Igualmente, aun cuando somos el emblema del fracaso comercial, los estudiantes
hacen más tesis sobre nosotros que sobre ellos, y a veces las publicaciones, a la
manera de ésta, tienen en cuenta también nuestra existencia. Pese a los
esfuerzos de la prensa cotidiana por ignorarnos, continuamos haciendo
películas. Esto el cine cuantitativo no puede tolerarlo. Mientras que nosotros
lo olvidamos. Sí, hay aquí una extraña y nueva nostalgia del fracaso que se sitúa
en equivalencia a una elección libre. Esta nostalgia representa un progreso del
cineasta cuantitativo, aunque pase por la cólera y el insulto para con
nosotros. El dinero ya no es el único fin, no del todo. El número de butacas
tampoco. Comienza a perfilarse –muy lejos aun, ciertamente– otra cosa, un
sentimiento de la inanidad del beneficio cinematográfico que deja tan solo a su
fabricante, que le abandona tan pronto se produce, y también otro sentimiento
que se refiere a la persona misma, a su responsabilidad frente a sí misma.
Algunos jóvenes cineastas cuantitativos han dejado incluso de perjudicarnos, de
hablar mal de nosotros, e intentan poner de relieve ellos también un cine de
autor, se dicen autores y a la vez gran público, pero con éxito. Tavernier.
Recuerdo que Raymond
Queneau decía que en Francia son solo ciertos lectores, de dos a tres mil, los
que deciden la suerte de un libro, y según estos lectores –los más difíciles de
todos– retengan ciertos títulos o no, éstos contarán o no en la literatura
francesa. Si no se tiene a esos lectores, ninguna audiencia, por numerosa que
sea, puede ocupar su lugar. En cine se puede hablar de 10.000 espectadores que
hacen los films y que, contra viento y marea, los ponen en el cine o los
rechazan. Este margen de 2.000 a 10.000 espectadores, la mayoría de los
cineastas cuantitativos no lo consiguen nunca. Pueden tener dos millones de
espectadores, pero entre ellos no estarán esos diez mil.
~
Mucha gente pensará
que estoy “de lado” cuando hablo de cine.
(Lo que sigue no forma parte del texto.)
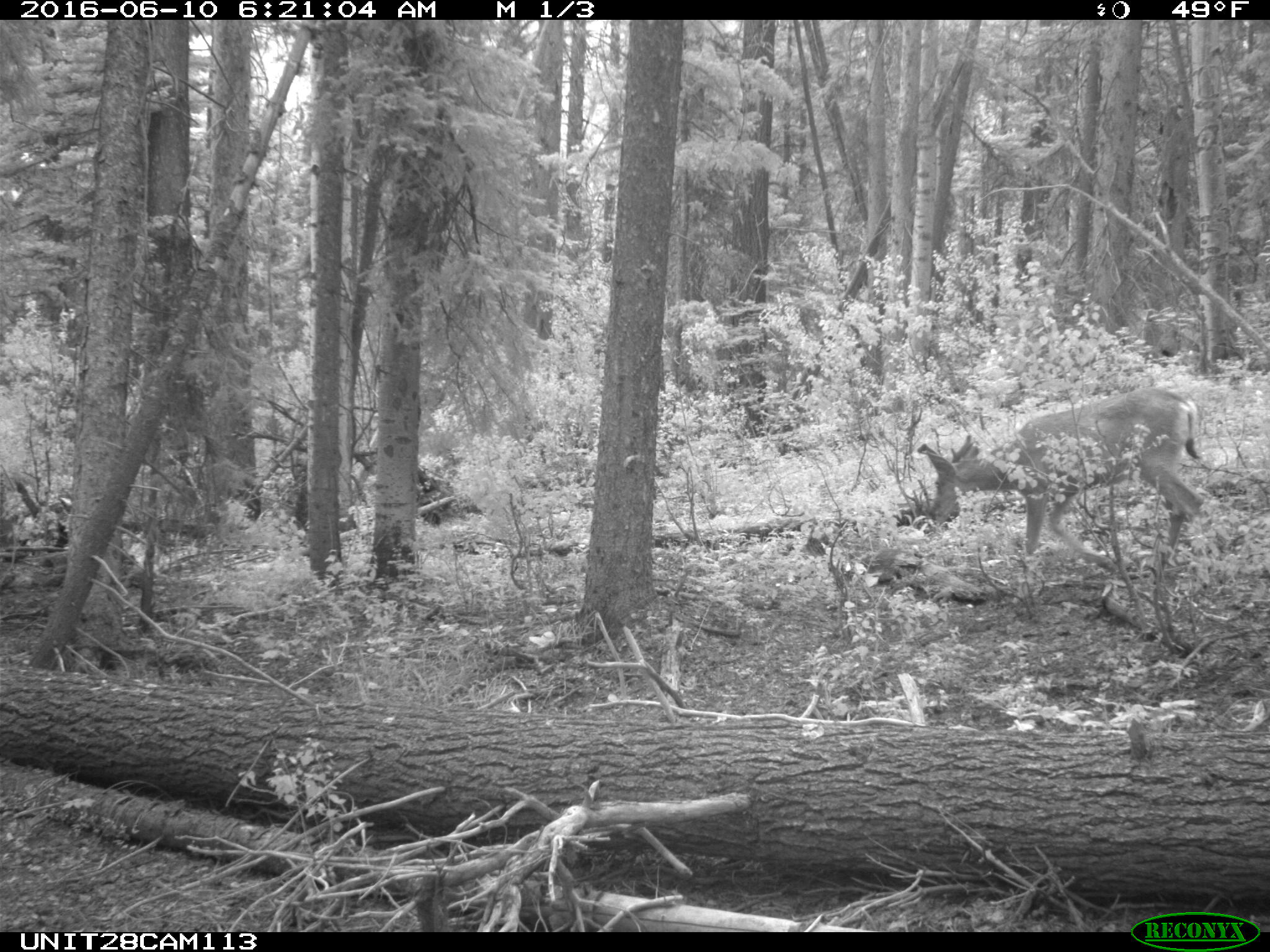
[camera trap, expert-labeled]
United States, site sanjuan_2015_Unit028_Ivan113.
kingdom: Animalia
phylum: Chordata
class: Mammalia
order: Artiodactyla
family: Cervidae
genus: Odocoileus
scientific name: Odocoileus hemionus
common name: mule deer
Odocoileus hemionus (mule deer).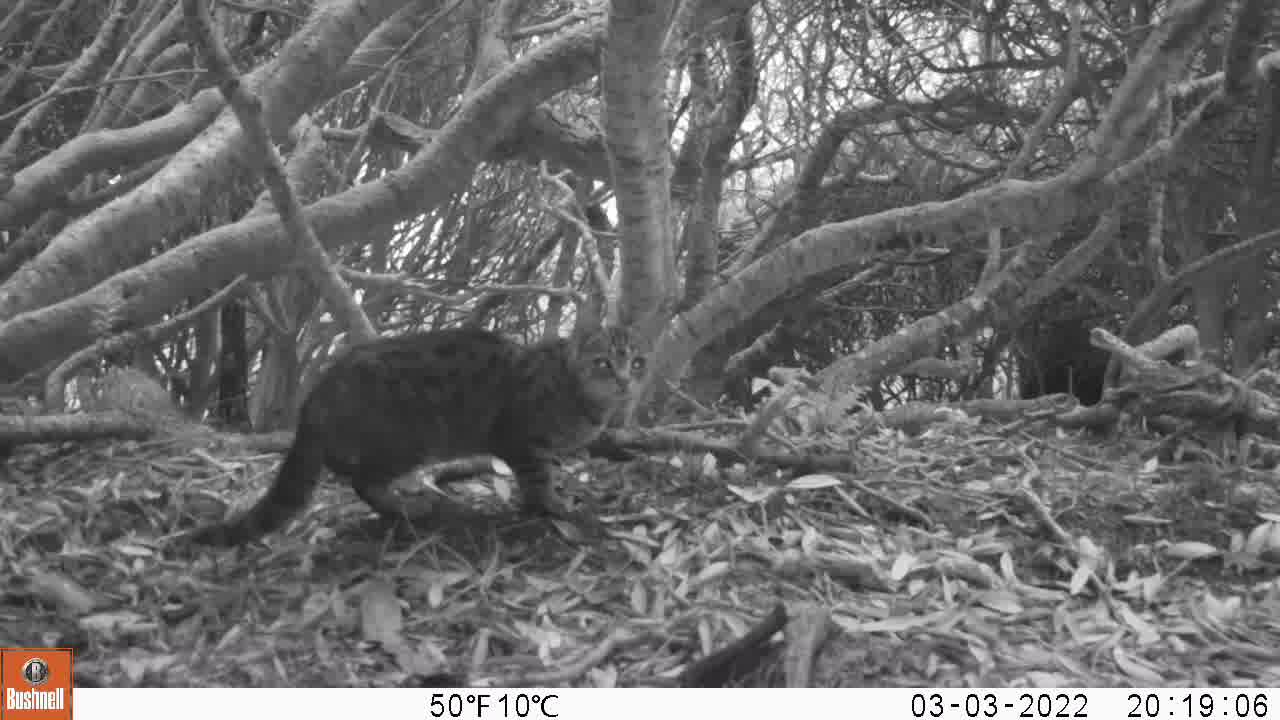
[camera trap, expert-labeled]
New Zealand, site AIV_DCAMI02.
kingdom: Animalia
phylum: Chordata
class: Mammalia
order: Carnivora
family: Felidae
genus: Felis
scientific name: Felis catus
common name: domestic cat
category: cat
Cat (domestic cat) (Felis catus).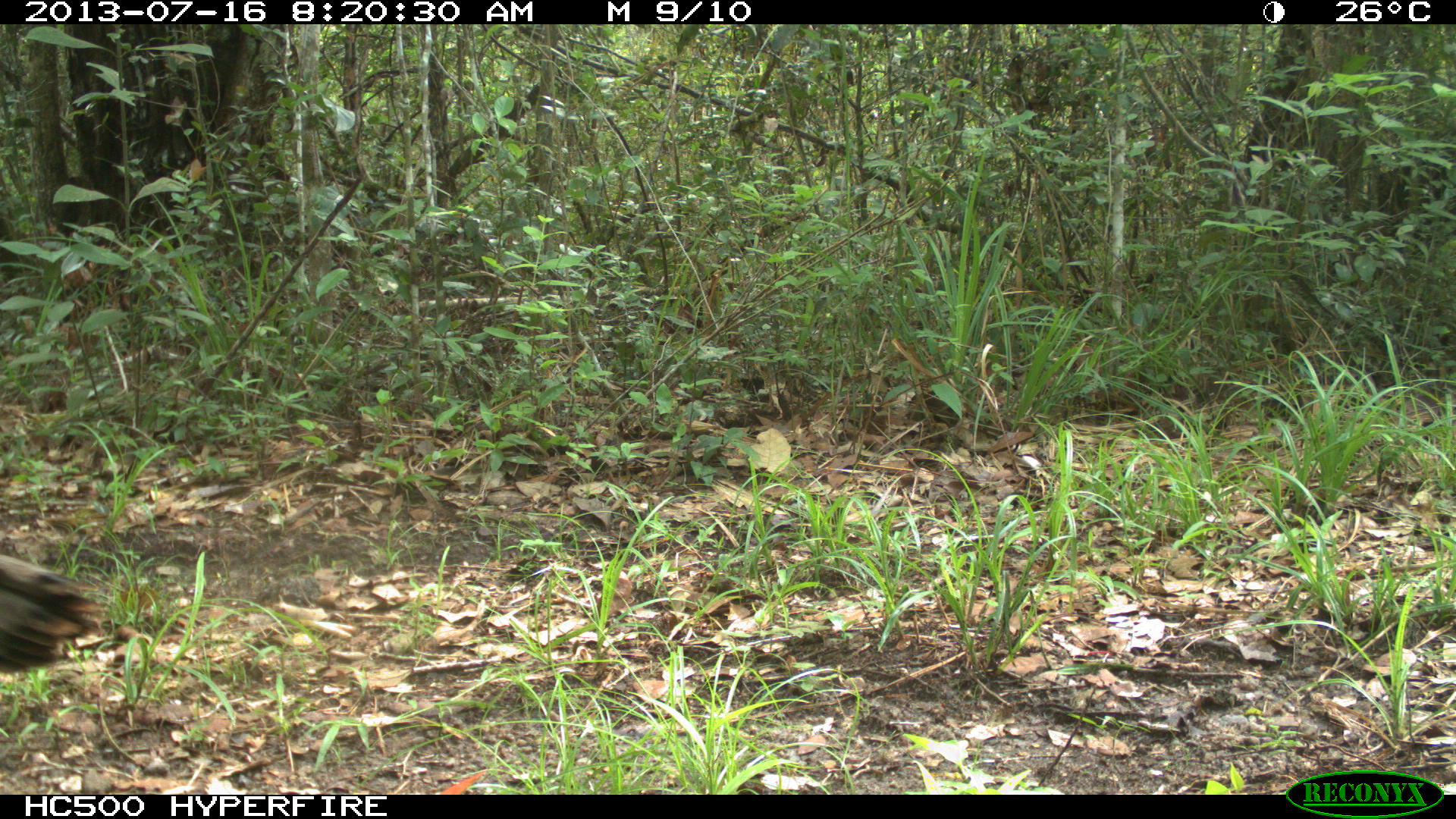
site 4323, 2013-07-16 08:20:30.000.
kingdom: Animalia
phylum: Chordata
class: Aves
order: Galliformes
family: Phasianidae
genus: Meleagris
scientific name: Meleagris ocellata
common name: ocellated turkey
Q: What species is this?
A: Meleagris ocellata (ocellated turkey).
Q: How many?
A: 1.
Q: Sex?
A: Female.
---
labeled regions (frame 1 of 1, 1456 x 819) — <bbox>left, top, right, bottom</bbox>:
meleagris ocellata: <bbox>0, 556, 101, 679</bbox>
Que no sé muy bien de qué hablo
cuando hablo de cine. Yo digo que todo el mundo puede hablar de cine. El cine
está ahí y se hace. Nada preexiste al cine. Se necesita hacerlo la mayor parte
del tiempo porque su práctica no necesita ningún don particular, es un poco
como el manejo de un automóvil. La mayoría de los libros se hace por el estilo.
Pero no se los confunde con los otros libros, los que se hacen en el
desconocimiento de las leyes del género. Pero, como en el cine, puede haber
equivocaciones, tomar los Cahiers du
cinéma por Tel Quel, como tomar Gritos y susurros por un film porno.
Por sí solo se puede
inventar escribir. En todas partes. En cualquier caso. El cine no. El cine no llama.
No espera como la escritura, esa precipitación en el libro. Cuando nadie
escribe, la escritura aún existe, ha existido siempre. Cuando esto acabe, en el
mundo agonizante, el planeta gris, aún existirá por todas partes, en el aire
del tiempo, en el mar.
(Publicado en Cahiers du cinéma Nº 312/313, juin 1980.